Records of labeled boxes
---*---

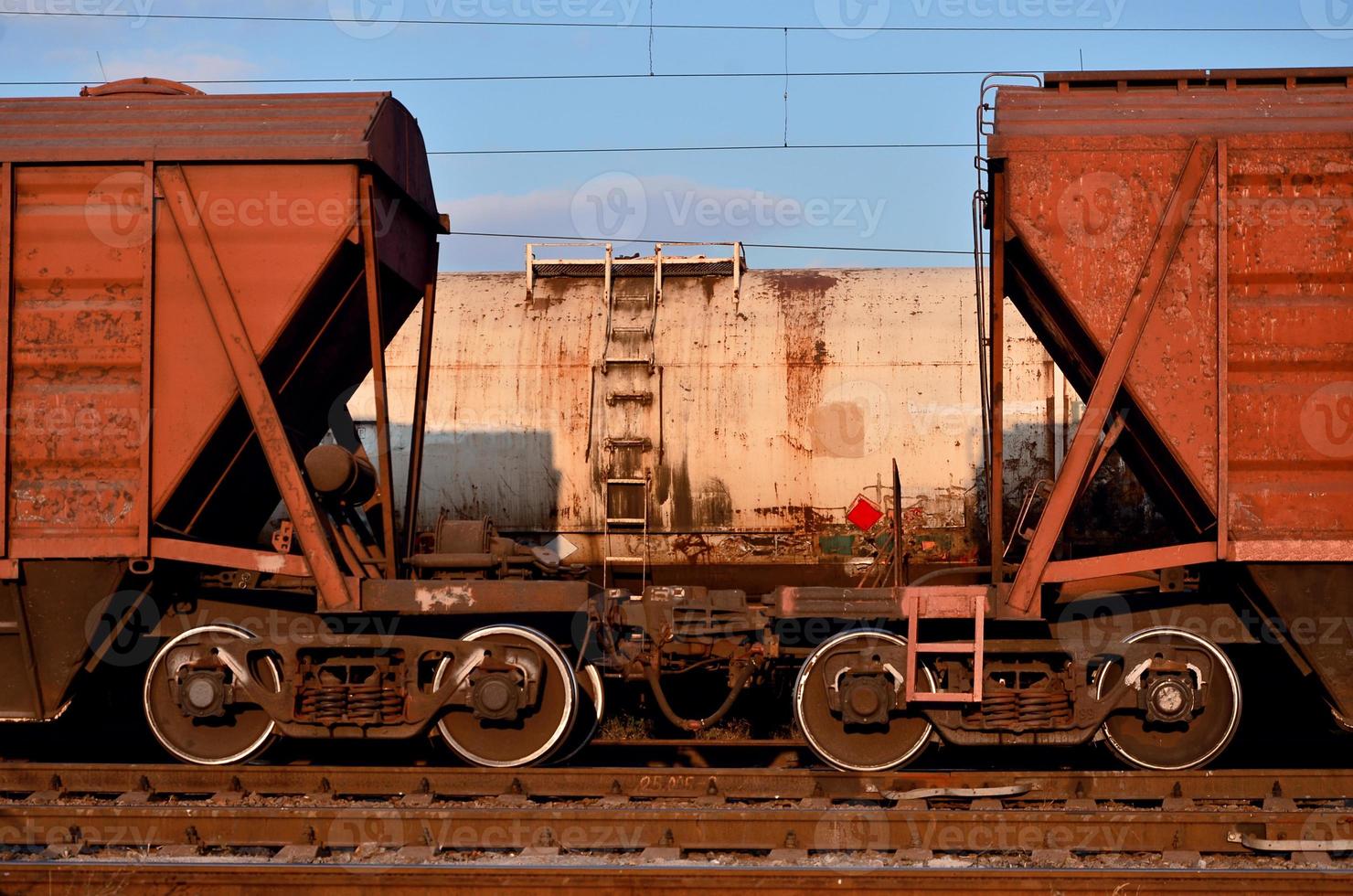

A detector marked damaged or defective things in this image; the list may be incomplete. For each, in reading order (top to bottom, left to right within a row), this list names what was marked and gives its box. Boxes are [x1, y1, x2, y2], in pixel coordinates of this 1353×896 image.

rusty metal surface [351, 265, 1142, 581]
rusty metal surface [990, 69, 1353, 557]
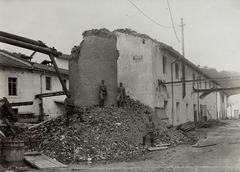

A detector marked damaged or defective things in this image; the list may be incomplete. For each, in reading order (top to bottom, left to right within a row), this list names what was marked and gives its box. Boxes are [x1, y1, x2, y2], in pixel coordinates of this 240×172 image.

damaged stone wall [69, 29, 118, 107]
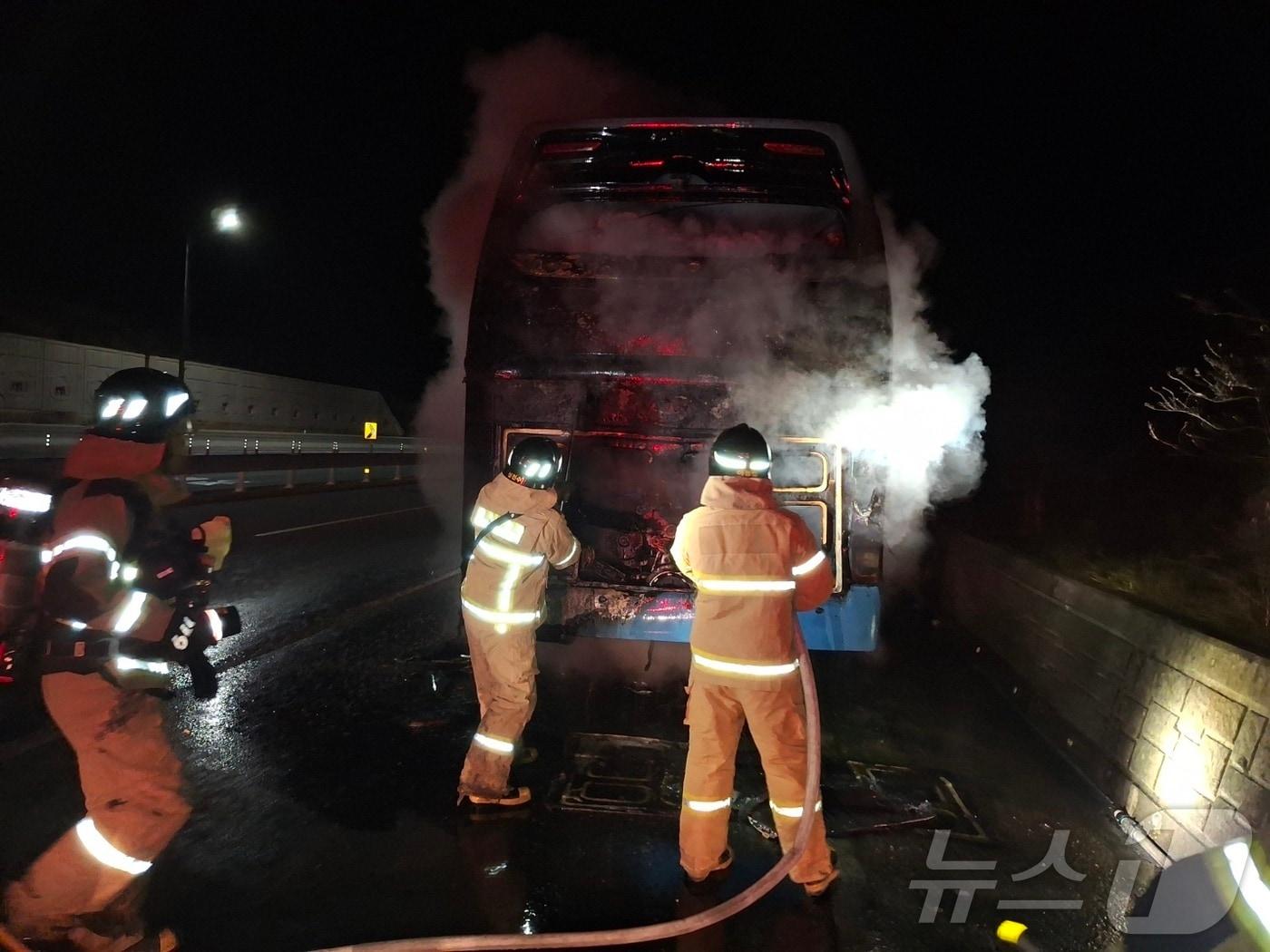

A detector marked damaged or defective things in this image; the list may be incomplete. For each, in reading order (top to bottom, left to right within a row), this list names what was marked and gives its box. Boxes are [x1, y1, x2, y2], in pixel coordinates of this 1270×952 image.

burned bus [462, 119, 889, 665]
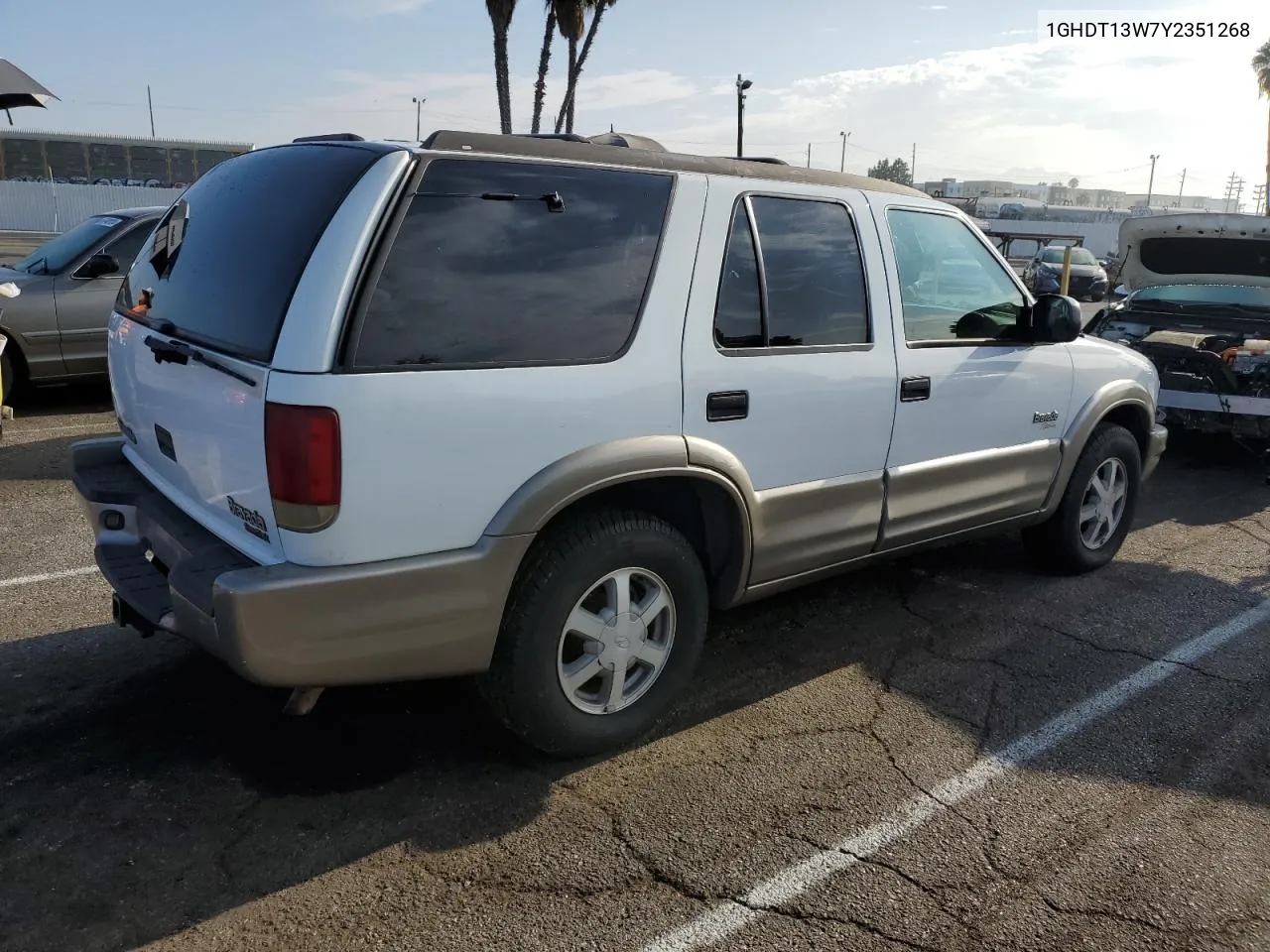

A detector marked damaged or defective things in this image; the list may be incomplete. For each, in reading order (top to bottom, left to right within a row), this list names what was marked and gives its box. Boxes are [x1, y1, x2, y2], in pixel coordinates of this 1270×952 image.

cracked asphalt [0, 381, 1262, 952]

---*---

--- What the exercise asks ---
Rewrite each of the rows above with "damaged or defective things" replaced by "broken or faulty objects" and every other word left as it is. Omit the pictures from your answer.

--- Answer to this problem ---
A detector marked broken or faulty objects in this image; the list may be incomplete. For each, in reading order (top to bottom, left to right within a row), this list names what was marked and gives its box. Boxes are [x1, y1, x2, y2], in pixel coordinates of this 1353×896 image.

rusty metal surface [351, 265, 1142, 581]
rusty metal surface [990, 69, 1353, 557]

A detector marked broken or faulty objects in this image; the list may be incomplete. For each, in reading order (top to bottom, left to right within a row), this list names what was marked and gives its box. Boxes are [x1, y1, x2, y2], in pixel coordinates of this 240×172 image.

damaged stone wall [69, 29, 118, 107]

A detector marked broken or faulty objects in this image; the list may be incomplete. For each, in reading order (top to bottom, left to right within a row), this list names what was marked and gives its box. Boxes are [x1, y1, x2, y2], in pixel coordinates of this 1270×952 image.

burned bus [462, 119, 889, 665]

A detector marked broken or faulty objects in this image; the list may be incomplete. For each, in reading order (top to bottom, left to right within a row), this list names what was marked and gives its box. Boxes are [x1, y1, x2, y2], in pixel coordinates of this 1270×952 image.

cracked asphalt [0, 381, 1262, 952]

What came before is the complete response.